## [TASKS TO COMPLETE]
[A] In the gaming passage about PCs as Icons, at what level does the writer say the concept would probably work best starting?
[B] In the gaming passage about PCs as Icons, revise everything from "The twist –" down to "part of it.", replacing "Shepherd of Worlds" with "Keeper of Cities".
[C] Continue the gaming passage on PCs as Icons and Fellowship Phases in The One Ring from the point where it stops.

## [SOURCE PASSAGE]
________________________________________

A setting where the PCs are the Icons. Each PC is the ruler/champion/symbol/figurehead/chosen one of a particular race/culture/faction. Instead of Icons, you take TWO qualities of your faction that might or might not show up in a given session. So, if you’re the Werewolf Prince, you might take Savage Nature  (positive) and the Moon (conflicted). Each game session, you roll for Icon benefits as normal; on a 5, you OR your faction can do something awesome with that “quality”, but at a cost. 6 means it comes without strings.

The twist – you then take a third quality from one of the other players, but you have to have a different relationship with it (or stay conflicted). So, if you’re the Shepherd of Worlds, you might take my Savage Nature quality as a negative – you want to tame nature, I want it to remain red in tooth and claw. (Maybe each player should only define one icon, and take two more from other players, to bind everything together.)

This concept would probably work best starting at 5th level, where the PCs have some real power under their belts, and I’m not quite sure what sort of adventures the PCs actually go on. Presumably, battling against shared external threats to their cultures would be a big part of it.

Now that I write it down, I realise that I’m channelling bits of the primordial setup of D&D (back when it was closer to Fantasy Diplomacy in Blackmoor) and Callisto. Good antecedents to have.

Fellowship Phases & The One Ring

Paul Baldowski asked

Is there any guidance or room for a blog post or two from you on the matter of Fellowship Phases in TOR? It’s a common grey area. I’m not sure I (or many other players) grok the concept of just how much roleplaying is involved in the Fellowship phase

Unsurprisingly, the answer is ‘it depends’.

________________________________________

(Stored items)

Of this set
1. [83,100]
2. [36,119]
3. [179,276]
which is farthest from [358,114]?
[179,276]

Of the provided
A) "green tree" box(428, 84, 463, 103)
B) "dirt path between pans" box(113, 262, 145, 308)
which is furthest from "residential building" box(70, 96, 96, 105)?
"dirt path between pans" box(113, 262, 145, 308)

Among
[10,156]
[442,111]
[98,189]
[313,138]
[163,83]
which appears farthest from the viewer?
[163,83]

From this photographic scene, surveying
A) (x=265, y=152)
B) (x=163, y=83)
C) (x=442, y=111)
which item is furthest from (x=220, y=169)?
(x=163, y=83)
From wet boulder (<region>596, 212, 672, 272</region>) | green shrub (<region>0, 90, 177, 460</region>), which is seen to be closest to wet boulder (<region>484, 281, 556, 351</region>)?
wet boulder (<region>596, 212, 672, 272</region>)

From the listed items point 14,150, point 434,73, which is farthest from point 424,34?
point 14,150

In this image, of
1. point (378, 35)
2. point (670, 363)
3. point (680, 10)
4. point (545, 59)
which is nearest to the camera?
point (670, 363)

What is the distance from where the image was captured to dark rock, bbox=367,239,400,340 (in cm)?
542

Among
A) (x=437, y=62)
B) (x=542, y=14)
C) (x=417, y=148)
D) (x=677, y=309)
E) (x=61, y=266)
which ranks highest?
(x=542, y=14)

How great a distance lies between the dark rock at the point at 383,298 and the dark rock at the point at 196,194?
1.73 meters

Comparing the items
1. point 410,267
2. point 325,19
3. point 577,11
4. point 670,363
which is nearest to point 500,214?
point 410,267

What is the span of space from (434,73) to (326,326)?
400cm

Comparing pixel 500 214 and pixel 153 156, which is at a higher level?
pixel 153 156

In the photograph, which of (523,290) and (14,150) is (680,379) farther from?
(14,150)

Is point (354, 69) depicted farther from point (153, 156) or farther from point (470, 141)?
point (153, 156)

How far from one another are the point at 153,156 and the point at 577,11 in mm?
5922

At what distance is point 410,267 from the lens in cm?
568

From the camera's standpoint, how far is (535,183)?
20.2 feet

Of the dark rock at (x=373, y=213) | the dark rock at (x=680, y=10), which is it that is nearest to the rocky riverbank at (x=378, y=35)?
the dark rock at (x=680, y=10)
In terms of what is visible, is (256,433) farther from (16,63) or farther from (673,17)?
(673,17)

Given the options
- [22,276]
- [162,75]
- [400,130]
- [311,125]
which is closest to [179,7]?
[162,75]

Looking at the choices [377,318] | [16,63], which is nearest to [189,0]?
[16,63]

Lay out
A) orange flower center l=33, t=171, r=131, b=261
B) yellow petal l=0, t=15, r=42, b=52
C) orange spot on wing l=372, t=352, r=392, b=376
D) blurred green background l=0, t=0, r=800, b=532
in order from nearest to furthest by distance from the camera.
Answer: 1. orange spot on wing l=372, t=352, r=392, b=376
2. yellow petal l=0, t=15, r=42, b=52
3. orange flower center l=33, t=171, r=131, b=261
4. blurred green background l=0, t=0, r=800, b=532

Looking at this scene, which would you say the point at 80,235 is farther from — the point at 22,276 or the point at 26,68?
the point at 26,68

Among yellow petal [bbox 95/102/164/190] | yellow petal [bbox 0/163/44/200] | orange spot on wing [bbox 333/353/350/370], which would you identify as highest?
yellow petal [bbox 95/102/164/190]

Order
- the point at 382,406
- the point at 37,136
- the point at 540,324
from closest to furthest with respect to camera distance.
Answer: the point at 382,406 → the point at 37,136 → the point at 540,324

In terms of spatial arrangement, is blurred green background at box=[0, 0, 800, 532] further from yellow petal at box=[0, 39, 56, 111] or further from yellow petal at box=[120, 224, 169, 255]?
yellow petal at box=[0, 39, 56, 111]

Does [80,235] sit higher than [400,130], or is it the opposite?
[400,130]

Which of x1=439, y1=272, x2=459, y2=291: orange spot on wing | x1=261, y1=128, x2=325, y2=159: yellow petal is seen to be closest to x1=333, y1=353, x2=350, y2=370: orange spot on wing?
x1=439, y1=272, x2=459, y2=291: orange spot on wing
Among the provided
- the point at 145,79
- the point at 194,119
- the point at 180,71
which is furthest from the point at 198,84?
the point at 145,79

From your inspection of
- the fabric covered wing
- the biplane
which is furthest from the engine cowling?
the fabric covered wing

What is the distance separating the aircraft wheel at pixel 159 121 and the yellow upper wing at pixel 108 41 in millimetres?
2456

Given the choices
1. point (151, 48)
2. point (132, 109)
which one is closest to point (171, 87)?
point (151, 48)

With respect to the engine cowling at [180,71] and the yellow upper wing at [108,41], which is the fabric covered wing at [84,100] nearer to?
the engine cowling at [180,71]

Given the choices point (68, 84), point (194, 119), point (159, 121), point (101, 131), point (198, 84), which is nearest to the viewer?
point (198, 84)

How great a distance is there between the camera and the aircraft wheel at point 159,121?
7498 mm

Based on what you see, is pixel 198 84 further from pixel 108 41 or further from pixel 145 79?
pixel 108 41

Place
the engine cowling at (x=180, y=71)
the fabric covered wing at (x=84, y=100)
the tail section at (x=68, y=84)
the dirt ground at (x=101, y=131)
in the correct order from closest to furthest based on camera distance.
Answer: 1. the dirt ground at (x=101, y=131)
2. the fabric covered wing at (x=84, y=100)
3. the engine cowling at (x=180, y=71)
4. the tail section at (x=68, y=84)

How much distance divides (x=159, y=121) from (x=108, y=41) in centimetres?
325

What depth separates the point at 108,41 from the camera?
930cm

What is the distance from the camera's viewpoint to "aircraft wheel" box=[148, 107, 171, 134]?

________________________________________

## [ANSWERS BELOW]
[A] It would probably work best starting at 5th level.

[B]
The twist – you then take a third quality from one of the other players, but you have to have a different relationship with it (or stay conflicted). So, if you’re the Keeper of Cities, you might take my Savage Nature quality as a negative – you want to tame nature, I want it to remain red in tooth and claw. (Maybe each player should only define one icon, and take two more from other players, to bind everything together.)

This concept would probably work best starting at 5th level, where the PCs have some real power under their belts, and I’m not quite sure what sort of adventures the PCs actually go on. Presumably, battling against shared external threats to their cultures would be a big part of it.

[C]
For those unfamiliar with the mechanic, the One Ring RPG has two ‘phases’ of play. During the Adventuring Phase, the player characters go adventuring – they journey across Middle-Earth, encounter strange people and explore strange places, fight off the corrupting touch of the Shadow, get lost in Mirkwood, fight Orcs/Spiders/Wolves/Trolls/More Orcs and do all the things that adventurers do. Then there’s a Fellowship Phase, where each player character gets to perform a Fellowship Action. On the face of it, these look like downtime activities – actions include stuff like Raise Standard of Living, Heal Corruption, Gain a New Distinctive Feature and so on. Other supplements have introduces new actions, like Gather Herbs or Visit the Market, as well as one-off or special Actions like Receive Title, Visit the Kingstone, Consult with Saruman and the like.

Fellowship Actions give the players a chance to drive the story. TOR adventures tend to be reactive – the Enemy does something, and the PCs respond by thwarting it. The Fellowship Phase, though, is almost entirely Active – the players almost always have a choice of actions, and should be made aware of their options by the Loremaster. As you can only carry out Fellowship Actions as a Sanctuary, the phase also lets the game explore the peaceful, settled parts of Middle-Earth; without them, the game would take place almost entirely in empty wilderness and orc-caves.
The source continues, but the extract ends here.